Nonetheless, the papers opined that it could have blown up most of Orange County. The Texas Rangers discovered the suspects were active union members on strike at Firestone. By capturing a
girlfriend of one of the strikers and threatening to take away custody of her children, they received a confession from the young lady which included about four members of the Firestone union. They were arrested and indicted and their trial scheduled. It fell my lot to represent these four gentlemen who pledged to me they would no longer engage in any discriminatory or illegal conduct. I managed
to find a technical part of the criminal code which provided that you could not rely on a confession of a co-conspirator or one who was abetting the crime alone. The young lady's confession was the total basis of the indictment.

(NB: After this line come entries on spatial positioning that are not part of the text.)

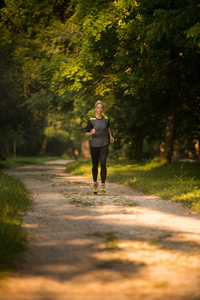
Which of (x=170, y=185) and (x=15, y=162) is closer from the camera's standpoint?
(x=170, y=185)

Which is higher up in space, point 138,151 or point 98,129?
point 98,129

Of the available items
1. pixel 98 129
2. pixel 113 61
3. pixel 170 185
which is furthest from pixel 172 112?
pixel 98 129

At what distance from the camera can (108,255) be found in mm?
4953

The district attorney was required, upon my motion, to dismiss all charges. The outrage about allowing these four gentlemen to go free extended to me; Shortly after the trial, I received more than one threatening note telling me that I would be killed the next time I traversed the Orange bridge going into Orange County.
In spite of some bitter disputes, labor has made life better for us all in Southeast Texas. It has made the workplace safer, wages better and stopped abusive practices like child labor. Labor has also helped improve our environment. By enhancing the middle class our democracy is the envy of the world.
We should commemorate, not only labor for what it has meant to us all throughout this nation, but not fail to remember and revere some of the great local labor leaders who made it happen. Some were Teddy Bear Cox who led the Building Trades Union locally, Frank Arnaud and Nelson Edgerly of the Industrial Workers, Harvie Parket, L.L. Roberts and Emmet Shepherd of the OCAW.
These gentlemen helped make life better for us all.